Items listed in a dataset:
◆ ◆ ◆ ◆ ◆ ◆ ◆
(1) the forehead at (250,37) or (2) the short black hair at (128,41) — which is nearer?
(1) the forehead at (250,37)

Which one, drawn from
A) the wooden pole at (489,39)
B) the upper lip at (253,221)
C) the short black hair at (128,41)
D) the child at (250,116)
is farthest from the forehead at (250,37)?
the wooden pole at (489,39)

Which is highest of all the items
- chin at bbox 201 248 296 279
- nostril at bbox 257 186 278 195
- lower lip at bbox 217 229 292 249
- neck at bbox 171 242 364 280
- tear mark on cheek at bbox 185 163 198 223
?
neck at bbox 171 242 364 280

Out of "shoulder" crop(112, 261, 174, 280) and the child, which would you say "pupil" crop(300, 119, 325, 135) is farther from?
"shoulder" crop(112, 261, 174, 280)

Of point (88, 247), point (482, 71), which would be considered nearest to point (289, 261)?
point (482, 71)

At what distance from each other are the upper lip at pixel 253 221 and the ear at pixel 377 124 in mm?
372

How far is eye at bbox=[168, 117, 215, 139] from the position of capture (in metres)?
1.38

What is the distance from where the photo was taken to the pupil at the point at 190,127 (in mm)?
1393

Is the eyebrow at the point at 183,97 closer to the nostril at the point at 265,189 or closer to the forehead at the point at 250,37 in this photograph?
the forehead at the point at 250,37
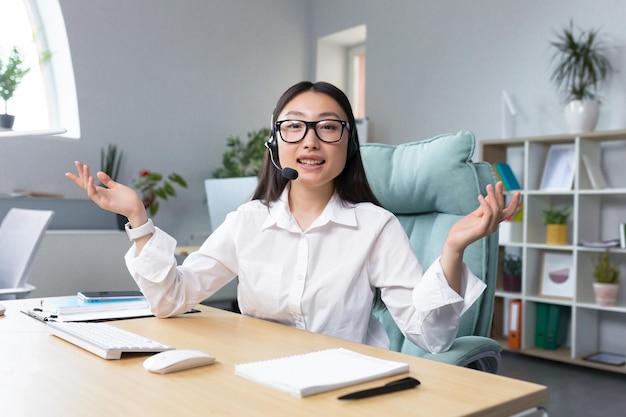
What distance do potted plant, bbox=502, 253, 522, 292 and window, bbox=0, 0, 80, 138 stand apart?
119 inches

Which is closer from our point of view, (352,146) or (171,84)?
(352,146)

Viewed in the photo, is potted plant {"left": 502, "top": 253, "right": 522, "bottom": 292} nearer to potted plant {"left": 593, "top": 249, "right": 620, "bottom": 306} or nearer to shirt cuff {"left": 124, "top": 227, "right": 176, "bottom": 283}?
potted plant {"left": 593, "top": 249, "right": 620, "bottom": 306}

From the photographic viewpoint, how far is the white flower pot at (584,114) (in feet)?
11.6

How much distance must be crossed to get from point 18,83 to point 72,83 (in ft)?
1.52

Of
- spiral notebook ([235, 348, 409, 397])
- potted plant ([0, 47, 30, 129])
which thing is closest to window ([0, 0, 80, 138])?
potted plant ([0, 47, 30, 129])

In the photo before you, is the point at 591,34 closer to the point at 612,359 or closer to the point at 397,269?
the point at 612,359

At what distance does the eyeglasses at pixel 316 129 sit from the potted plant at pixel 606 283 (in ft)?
8.51

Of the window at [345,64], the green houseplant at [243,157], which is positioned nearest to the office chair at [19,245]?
the green houseplant at [243,157]

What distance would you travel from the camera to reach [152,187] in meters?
4.38

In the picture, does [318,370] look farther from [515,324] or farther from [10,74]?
[10,74]

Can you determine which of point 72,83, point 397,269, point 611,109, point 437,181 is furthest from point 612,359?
point 72,83

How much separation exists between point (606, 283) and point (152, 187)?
3.01 m


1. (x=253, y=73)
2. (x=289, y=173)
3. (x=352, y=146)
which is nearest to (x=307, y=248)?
(x=289, y=173)

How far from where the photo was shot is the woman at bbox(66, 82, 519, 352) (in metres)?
1.34
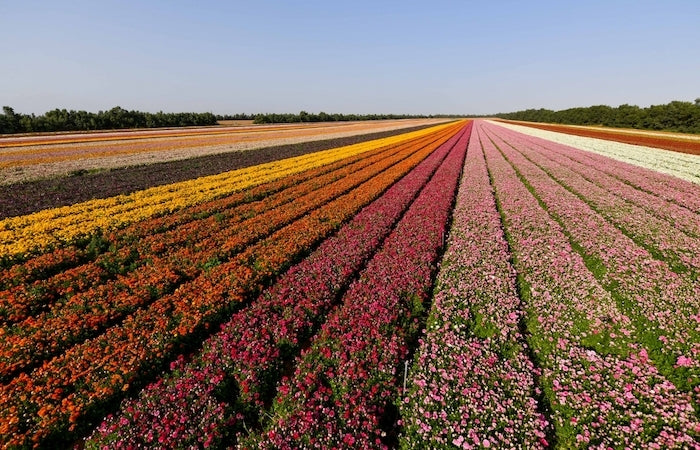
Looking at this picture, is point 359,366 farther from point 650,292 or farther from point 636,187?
point 636,187

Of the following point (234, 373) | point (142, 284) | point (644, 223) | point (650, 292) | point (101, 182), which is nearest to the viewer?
point (234, 373)

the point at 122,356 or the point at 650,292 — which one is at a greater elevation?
the point at 650,292

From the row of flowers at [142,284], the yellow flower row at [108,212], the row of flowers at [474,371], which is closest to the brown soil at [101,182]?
the yellow flower row at [108,212]

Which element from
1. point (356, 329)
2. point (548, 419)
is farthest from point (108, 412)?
point (548, 419)

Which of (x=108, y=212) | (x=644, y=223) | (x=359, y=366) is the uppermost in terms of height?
(x=108, y=212)

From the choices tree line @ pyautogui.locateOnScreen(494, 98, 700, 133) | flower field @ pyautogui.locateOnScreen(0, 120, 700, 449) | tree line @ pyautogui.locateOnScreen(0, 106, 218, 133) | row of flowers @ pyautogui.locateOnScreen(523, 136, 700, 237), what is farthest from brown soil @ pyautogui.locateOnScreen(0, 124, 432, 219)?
tree line @ pyautogui.locateOnScreen(494, 98, 700, 133)

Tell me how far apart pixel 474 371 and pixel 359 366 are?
2.57 meters

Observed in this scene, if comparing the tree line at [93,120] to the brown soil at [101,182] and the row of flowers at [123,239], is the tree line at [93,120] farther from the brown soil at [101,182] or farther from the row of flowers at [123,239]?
the row of flowers at [123,239]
◆ ◆ ◆ ◆ ◆ ◆ ◆
= YOUR GOAL =
The line containing "From the choices" marks the start; retype it and each line after it through the end of the records above, exactly.

= EXPECTED OUTPUT =
From the choices tree line @ pyautogui.locateOnScreen(494, 98, 700, 133) | flower field @ pyautogui.locateOnScreen(0, 120, 700, 449) | tree line @ pyautogui.locateOnScreen(0, 106, 218, 133) | row of flowers @ pyautogui.locateOnScreen(523, 136, 700, 237), what is farthest from brown soil @ pyautogui.locateOnScreen(0, 124, 432, 219)?
tree line @ pyautogui.locateOnScreen(494, 98, 700, 133)

Tell me how far apart pixel 474 371 and pixel 359 366 are?
2.57 meters

Observed in this scene, if comparing the tree line at [93,120] to the brown soil at [101,182] and the row of flowers at [123,239], is the tree line at [93,120] farther from the brown soil at [101,182] or farther from the row of flowers at [123,239]?
the row of flowers at [123,239]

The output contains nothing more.